The narrow pathway drivers use in order to get to Taco Bell, Starbucks, Verizon and Aaron’s is getting a facelift.
In order to do that, the city of Aberdeen purchased the lots that hosted the homes that used to line the north side of Summit Street. Summit Street is the roadway behind the previously mentioned businesses. There were two purchases, according to Rick Sangder, the city’s public works director. The first purchase was for five “separate but adjoining lots, which included the residences at 1201 Summit St., 1205 Summit St. and 1213 Summit St..” The city paid $100,000 for those lots. The city also made a second purchase of 109 S. Fleet St., which cost the city $35,000.
Sangder explained the reasoning for the purchase, which has led to the demolition of the homes.
“The properties were purchased in anticipation of a future project to address the traffic conditions in the alley behind Starbucks and Aaron’s,” Sangder said. “There has been longstanding issues regarding this alley and accessibility to both Starbucks from South Tyler Street and the traffic signal from South Fleet Street.”
South Fleet Street sits to the east of Aaron’s and heads north and south to Wishkah Boulevard Street. South Tyler Street runs perpendicular to South Fleet Street until it abuts at Summit Street, which sits just north of the businesses in question.
Sangder said the city feels the purchase price, which Sangder said Aberdeen Mayor Pete Schave negotiated, was in the city’s favor.
“It would have gone up significantly if the project was underway and we had to go through a right-of-way (or) imminent domain phase,” Sangder said.
As of Monday afternoon, the plan going forward is to remove the “dilapidated,” homes and clean-up the property, according to Sangder. The city workers “over-excavated” the soft ground north of the alley and replaced with a “good subgrade material in anticipation of the future alley widening project.”

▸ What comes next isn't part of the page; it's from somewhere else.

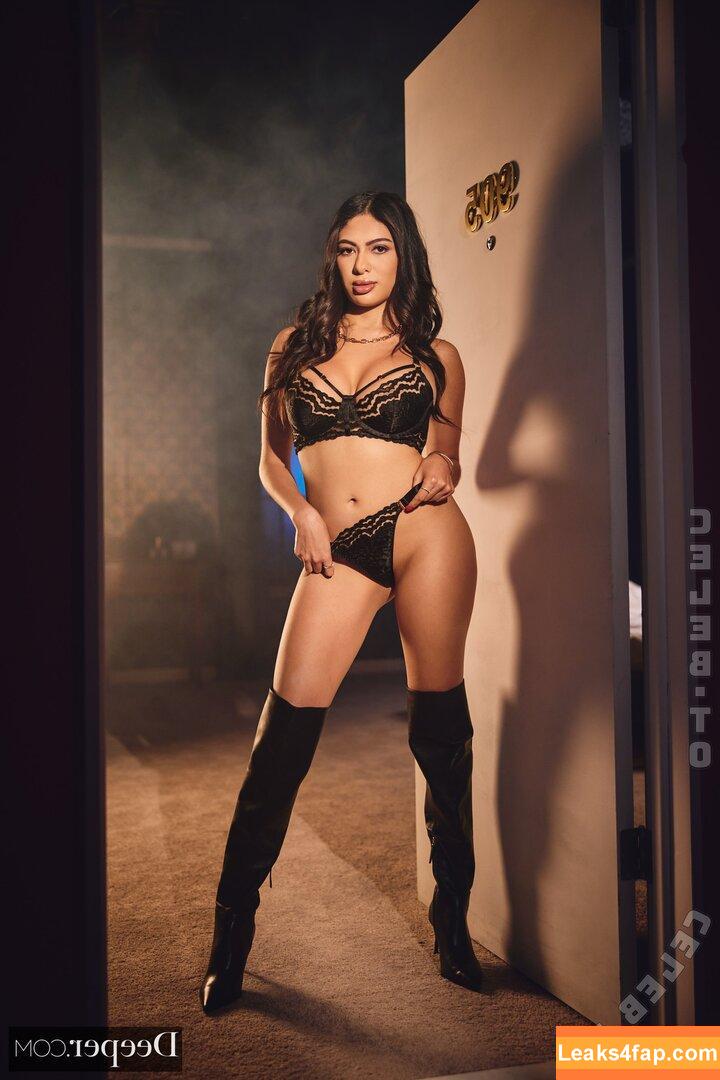 Deeper /  слитое фото фото #0050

The homes themselves, when they were standing, did not provide idyllic scenery, according to a couple of the nearby businesses.
Kayla Pierog, general manager at Aaron’s, and Megan Yucha, sales manager from Aaron’s, sounded in favor of the removal of the homes and what could lie ahead for the area that surrounds their business.
“I’m happy about it,” Pierog said. “I’m hoping we’ll get parking. We really need some extra parking back there.”
So far, there is no plan to provide supplemental parking to the nearby businesses.
Bryan Matisons, lead man for the city’s project, said the shrubbery removal around the homes started in September. Then, the razing of the homes started sometime between November and December. Mattisons, and another worker on late Monday morning were preparing the remnants of the homes to be hauled away to LeMay Inc., for disposal.
The way Mattisons understands it — and Sangder confirmed — is homeless residents were living inside the homes.
“The three homes (in the first purchase,) were in a very bad state of repair and were being utilized by the unhoused population, despite efforts to keep them boarded up,” Sangder said.
The home at the South Fleet Street address was a “total loss due to a previous fire,” according to Sangder.
“All four of the houses were vacant, unsafe and were continually being broken into,” Sangder said.
The homes’ existence made for a less than clean sight, according to Mattisons.
“The houses were kind of an eyesore before, you seen them?” Mattisons said.
According to Mattisons, the homes that lined the north side of Summit Street were quite large. There was a three-story home and two two-story homes and they all had basements.
The clearing of the homes could lead to the road behind the businesses wider, which would make Pierog and Yucha happy.
“When I show up to work, I see they’re working on it again,” Pierog said. “It was an eyesore. People trashed it. People were breaking into it and sleeping inside. I’m really happy they’re getting rid of (the buildings.) I’m just hoping they do something productive with the space.”
Yucha said she uses Summit Street in order to get to work and that sometimes when two drivers are trying to drive on the road at the same time that it’s “very hard” to get by. And Yucha sometimes drives her husband’s Ford F-150, which makes for an even narrower road.
“The street’s more of an alley,” Yucha said.
Pierog expressed safety concerns for herself and her employees inside Aaron’s.
“We’ll be in the office and we’ll hear people racing down the street,” Pierog said.